Agency: European Commission | Branch: H2020 | Program: MSCA-ITN-EJD | Phase: MSCA-ITN-2015-EJD | Award Amount: 3.18M | Year: 2015
The present economic model of permanent growth is unstable and leads to cycles of growth, peaks and crashes. We propose to contribute to developing new economic thinking based on knowledge of global resources availability. The Adaptation to a New Economic Reality (AdaptEconII) project is divided into three parts: 1. Sustainable resource management; 2. Integrated economic systems assessment; and 3. Integrating society and economics. These components will be combined to form an overarching economic model built on socio-environmental-technical (SET) system analysis of causal links and feedback structures and system dynamics.
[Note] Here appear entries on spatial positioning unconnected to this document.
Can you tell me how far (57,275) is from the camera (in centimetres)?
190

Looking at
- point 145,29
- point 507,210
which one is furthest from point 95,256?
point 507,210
A simple prototype of such a model (WORLD) has already been built by the applicants and tested on historical data. Twelve Early Stage Researchers (ESRs) will be trained to obtain European Joint Doctorates at three universities: University of Iceland (Reykjavik, Iceland), Stockholm University (Sweden) and Universite Blaise Pascal, Clermont-Ferrand (France). The ESRs will have secondments in research institutes/NGOs/SMEs in Germany (GWS and Wuppertal Institute), UK (New Economics Foundation and Schumacher Institute) and Sweden (Swedish National Defense College). All of the ESRs will have a career plan and be trained in system analysis and system dynamics in addition to conventional and biophysical economic paradigms. They will be presented with aspects of resource availability, links between resources and wealth, the rise of new and/or rediscovered values and realization of our interdependent world, new development paradigms, political and industrial ecology, as well as science for sustainable society and transferable skills. AdaptEconII will train ESRs in new economic thinking and the goal is for them be at the forefront of innovative economic thinking in the EU and the world.